News You Can Use

Edition 1 · 1st - 13th Sep 2024

News You Can Use

Deep Dives

Three stories worth sitting with

OpenAI Release GPT o1

What
This is a step forward in reasoning capability, using chain of thought prompting and spending time coming up with the best approaches for reviewing received instructions.
So what
This may potentially help us with complex reasoning like identifying risks in contracts alongside our Deal Clarity offering, or it may support building out AI Agents in AGPT because we can use the reasoning process to decide what types of data are needed or which personas to use.

AI Agents / Agentic AI

What
Agentic AI refers to AI systems that act autonomously to complete tasks without constant human input.
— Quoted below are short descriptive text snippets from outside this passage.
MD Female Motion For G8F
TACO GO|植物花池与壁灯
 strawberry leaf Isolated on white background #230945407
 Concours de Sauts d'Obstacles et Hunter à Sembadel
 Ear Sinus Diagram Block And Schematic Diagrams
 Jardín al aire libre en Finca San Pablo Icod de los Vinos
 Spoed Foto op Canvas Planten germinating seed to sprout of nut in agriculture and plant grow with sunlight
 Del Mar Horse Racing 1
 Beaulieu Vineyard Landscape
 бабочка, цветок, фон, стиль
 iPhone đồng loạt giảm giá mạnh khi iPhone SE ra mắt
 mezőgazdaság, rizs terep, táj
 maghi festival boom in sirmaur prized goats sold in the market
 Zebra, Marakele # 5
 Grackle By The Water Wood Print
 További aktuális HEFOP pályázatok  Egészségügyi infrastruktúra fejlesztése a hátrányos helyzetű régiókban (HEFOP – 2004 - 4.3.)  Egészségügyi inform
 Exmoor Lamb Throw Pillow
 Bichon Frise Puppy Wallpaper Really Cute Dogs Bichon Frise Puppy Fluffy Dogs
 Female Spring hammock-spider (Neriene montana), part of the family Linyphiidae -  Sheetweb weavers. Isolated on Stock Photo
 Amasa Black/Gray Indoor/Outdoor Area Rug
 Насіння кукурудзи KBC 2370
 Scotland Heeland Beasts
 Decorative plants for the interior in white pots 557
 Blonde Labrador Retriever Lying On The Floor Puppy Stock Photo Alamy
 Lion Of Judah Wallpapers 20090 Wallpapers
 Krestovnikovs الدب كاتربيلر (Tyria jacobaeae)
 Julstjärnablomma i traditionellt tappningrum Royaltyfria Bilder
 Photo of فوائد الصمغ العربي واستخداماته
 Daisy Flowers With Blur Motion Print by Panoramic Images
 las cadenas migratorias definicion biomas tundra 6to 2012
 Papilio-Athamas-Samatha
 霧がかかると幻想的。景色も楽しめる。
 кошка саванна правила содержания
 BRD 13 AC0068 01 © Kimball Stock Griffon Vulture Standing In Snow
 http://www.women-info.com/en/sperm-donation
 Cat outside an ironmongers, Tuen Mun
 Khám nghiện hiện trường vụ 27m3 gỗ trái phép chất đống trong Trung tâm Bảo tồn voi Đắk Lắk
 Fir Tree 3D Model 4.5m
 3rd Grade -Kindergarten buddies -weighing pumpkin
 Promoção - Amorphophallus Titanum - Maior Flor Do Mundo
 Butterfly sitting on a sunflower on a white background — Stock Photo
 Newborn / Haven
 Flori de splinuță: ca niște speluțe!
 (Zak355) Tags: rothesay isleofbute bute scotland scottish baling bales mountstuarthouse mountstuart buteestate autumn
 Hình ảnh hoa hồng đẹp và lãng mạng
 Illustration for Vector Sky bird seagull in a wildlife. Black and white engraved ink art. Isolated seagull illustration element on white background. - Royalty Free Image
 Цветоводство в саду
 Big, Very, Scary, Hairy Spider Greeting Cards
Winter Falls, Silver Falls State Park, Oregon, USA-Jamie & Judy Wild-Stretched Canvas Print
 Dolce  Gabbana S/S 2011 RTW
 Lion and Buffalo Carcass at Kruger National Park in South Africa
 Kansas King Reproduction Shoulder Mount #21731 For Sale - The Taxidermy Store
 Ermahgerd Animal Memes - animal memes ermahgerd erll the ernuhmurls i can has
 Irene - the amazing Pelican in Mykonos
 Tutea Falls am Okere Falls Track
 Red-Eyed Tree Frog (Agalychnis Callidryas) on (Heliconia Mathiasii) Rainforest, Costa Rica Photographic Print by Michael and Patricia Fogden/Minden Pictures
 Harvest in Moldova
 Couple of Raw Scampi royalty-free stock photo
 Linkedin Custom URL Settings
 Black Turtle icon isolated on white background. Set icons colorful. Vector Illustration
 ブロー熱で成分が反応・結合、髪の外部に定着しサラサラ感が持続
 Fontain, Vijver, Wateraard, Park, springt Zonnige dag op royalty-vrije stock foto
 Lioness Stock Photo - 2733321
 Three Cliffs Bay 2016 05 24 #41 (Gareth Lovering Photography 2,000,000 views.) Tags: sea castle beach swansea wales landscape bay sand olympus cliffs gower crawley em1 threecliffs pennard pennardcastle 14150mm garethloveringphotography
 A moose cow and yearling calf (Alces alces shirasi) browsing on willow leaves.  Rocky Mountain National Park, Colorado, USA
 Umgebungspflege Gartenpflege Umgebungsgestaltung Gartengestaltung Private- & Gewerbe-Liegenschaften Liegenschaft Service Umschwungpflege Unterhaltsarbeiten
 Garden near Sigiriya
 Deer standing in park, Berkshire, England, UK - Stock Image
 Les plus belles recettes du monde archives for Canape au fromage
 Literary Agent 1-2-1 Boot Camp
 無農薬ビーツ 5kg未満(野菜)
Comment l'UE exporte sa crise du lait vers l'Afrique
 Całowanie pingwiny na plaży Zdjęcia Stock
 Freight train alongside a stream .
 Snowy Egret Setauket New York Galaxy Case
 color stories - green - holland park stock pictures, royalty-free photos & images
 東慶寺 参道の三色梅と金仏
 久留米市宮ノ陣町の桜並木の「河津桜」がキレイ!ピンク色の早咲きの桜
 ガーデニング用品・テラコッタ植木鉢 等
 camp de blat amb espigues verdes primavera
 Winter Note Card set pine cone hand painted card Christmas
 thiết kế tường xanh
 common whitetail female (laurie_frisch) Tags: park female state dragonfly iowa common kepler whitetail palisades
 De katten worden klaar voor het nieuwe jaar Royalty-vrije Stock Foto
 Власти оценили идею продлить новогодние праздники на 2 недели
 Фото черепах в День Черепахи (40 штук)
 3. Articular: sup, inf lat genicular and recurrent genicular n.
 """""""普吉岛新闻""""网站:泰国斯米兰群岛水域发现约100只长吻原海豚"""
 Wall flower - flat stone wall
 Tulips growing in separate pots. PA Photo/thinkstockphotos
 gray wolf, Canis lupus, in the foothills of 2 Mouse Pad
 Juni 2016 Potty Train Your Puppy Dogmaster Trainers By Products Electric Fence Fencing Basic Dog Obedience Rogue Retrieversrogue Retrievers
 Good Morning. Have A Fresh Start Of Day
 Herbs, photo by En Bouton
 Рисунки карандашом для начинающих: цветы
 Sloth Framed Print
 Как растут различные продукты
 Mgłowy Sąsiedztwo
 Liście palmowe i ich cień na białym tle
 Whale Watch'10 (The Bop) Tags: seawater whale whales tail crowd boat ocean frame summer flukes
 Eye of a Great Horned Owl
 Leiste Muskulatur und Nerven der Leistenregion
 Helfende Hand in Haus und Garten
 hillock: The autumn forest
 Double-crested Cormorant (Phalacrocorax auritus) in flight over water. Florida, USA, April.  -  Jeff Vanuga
These agents can understand high-level goals, plan complex tasks, and perform actions, making them ideal for automating repetitive or time-consuming tasks across industries. They can also handover to other agents specialising in other tasks by building in an understanding of what other agents can do.
So what
This could have a significant impact on AG's projects like AGPT, enabling us to potentially design AI agents capable of independently navigating legal workflows. It can be especially beneficial in areas such as e-discovery or contract reviews, reducing time spent on mundane tasks while ensuring accuracy and compliance. Potentially we could build agents that review emails for specific tasks and handover to other agents to complete that tasks i.e. a playbook review for a supply agreement that is emailed into a legal team's inbox.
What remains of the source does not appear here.